◆ **DOCUMENT TEXT**:
The Alwyn Vintcent Revisited: Part 2
Thomas Graham – Former Manager of the SA Maritime Museum
The establishment of the SAMM, and the re-steaming of the AV, coincided with the development of the Victoria and Alfred Waterfront (V&A). The V&A was established as a company in 1988, the Pierhead precinct opened two years later, and thereafter it evolved rapidly, with additional development phases, notably Victoria Wharf, to become the highly successful retail, recreational and residential facility it is today. Its impressive annual visitor growth reached 21 million in 2006 – equivalent to the total current population of Australia!
I was fortunate to witness the V&A change from a working harbour, without any visitor facilities, other than the fantastic view of Table Mountain, the odd historic building, ubiquitous seals and seagulls, to become the city’s premier tourist destination. The AV was one of the prime visitor attractions of the V&A.
When she arrived the AV was double banked, alongside the Somerset, at west quay. In those days west quay was solely a working harbour. It was dirty, seedy, and smelly; without tourist amenities (the Cape Grace Hotel was only built seven years later). No less than five tall grey derelict cranes stood side by side, on the quayside next to the vessels (within a few years they were cut up and sold for scrap).

◆ **ENTRIES PROVIDED**:
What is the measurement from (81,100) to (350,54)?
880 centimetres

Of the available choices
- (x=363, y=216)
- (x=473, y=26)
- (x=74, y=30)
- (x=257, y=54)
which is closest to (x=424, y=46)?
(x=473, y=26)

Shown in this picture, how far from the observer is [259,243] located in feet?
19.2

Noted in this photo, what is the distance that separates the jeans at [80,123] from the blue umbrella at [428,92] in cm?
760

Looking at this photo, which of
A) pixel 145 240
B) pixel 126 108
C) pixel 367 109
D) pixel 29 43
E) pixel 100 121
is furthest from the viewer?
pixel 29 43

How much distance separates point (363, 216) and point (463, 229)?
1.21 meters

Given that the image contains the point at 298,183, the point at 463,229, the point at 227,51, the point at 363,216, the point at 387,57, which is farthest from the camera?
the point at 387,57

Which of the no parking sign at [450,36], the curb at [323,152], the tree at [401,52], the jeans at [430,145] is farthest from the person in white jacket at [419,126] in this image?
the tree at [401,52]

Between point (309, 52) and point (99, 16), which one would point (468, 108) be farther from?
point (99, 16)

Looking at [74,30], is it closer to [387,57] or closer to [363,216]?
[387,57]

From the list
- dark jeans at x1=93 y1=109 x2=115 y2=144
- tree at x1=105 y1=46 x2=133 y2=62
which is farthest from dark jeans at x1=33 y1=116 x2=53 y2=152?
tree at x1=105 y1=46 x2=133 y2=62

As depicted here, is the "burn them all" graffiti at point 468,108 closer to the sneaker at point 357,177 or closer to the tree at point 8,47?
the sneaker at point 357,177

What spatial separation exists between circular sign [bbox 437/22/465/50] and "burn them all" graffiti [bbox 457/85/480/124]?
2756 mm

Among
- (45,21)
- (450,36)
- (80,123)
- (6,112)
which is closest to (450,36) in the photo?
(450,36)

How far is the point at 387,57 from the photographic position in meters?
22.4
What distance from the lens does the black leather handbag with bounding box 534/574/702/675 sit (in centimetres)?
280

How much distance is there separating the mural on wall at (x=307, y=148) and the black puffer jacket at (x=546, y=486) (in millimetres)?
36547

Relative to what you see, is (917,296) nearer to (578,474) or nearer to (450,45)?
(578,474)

◆ **TASK REQUIREMENTS**:
#1 In the Alwyn Vintcent article, name every type of facility the V&A is described as having become.
#2 Please return the stretch of the Alwyn Vintcent article from "I was fortunate" through "sold for scrap).", word for word.

◆ **TASK-BY-TASK RESULTS**:
#1 Retail, recreational and residential.

#2
I was fortunate to witness the V&A change from a working harbour, without any visitor facilities, other than the fantastic view of Table Mountain, the odd historic building, ubiquitous seals and seagulls, to become the city’s premier tourist destination. The AV was one of the prime visitor attractions of the V&A.
When she arrived the AV was double banked, alongside the Somerset, at west quay. In those days west quay was solely a working harbour. It was dirty, seedy, and smelly; without tourist amenities (the Cape Grace Hotel was only built seven years later). No less than five tall grey derelict cranes stood side by side, on the quayside next to the vessels (within a few years they were cut up and sold for scrap).